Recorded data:
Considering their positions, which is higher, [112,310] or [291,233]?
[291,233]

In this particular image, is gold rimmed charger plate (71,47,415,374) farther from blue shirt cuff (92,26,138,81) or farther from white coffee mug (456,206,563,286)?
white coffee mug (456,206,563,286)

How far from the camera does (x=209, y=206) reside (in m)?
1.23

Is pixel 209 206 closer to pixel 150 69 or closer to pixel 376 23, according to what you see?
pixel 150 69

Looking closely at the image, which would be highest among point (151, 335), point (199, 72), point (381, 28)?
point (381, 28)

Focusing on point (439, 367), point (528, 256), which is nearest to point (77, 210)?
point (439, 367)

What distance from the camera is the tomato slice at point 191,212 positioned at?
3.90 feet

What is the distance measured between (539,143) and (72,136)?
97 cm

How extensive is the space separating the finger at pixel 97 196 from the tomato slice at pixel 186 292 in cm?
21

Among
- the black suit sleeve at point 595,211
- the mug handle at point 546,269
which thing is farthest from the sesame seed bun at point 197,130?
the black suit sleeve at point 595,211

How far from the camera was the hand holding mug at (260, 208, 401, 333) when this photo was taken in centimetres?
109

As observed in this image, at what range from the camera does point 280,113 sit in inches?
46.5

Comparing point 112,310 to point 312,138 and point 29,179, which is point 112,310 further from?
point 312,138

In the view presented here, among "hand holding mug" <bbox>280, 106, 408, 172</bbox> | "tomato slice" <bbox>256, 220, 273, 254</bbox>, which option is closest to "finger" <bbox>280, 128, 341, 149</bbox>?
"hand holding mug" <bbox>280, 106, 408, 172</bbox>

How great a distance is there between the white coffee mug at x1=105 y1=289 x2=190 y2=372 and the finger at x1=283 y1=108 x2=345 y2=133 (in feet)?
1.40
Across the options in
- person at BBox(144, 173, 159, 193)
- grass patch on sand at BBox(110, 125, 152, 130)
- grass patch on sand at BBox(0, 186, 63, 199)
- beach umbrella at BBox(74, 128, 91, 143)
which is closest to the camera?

* **What is asked**
Copy the entries above word for word, from the line containing "Comparing point 112,310" through the end of the entries.

* **Answer below**
Comparing point 112,310 to point 312,138 and point 29,179, which is point 112,310 further from?
point 312,138

In the view presented here, among "hand holding mug" <bbox>280, 106, 408, 172</bbox> | "tomato slice" <bbox>256, 220, 273, 254</bbox>, which option is closest to "finger" <bbox>280, 128, 341, 149</bbox>?
"hand holding mug" <bbox>280, 106, 408, 172</bbox>

How great a distance is there between the white coffee mug at x1=105 y1=289 x2=190 y2=372 and the finger at x1=283 y1=108 x2=345 y2=133 (in feet)?
1.40
Across the options in
- person at BBox(144, 173, 159, 193)
- grass patch on sand at BBox(110, 125, 152, 130)
- grass patch on sand at BBox(0, 186, 63, 199)
- beach umbrella at BBox(74, 128, 91, 143)
which is closest to the camera?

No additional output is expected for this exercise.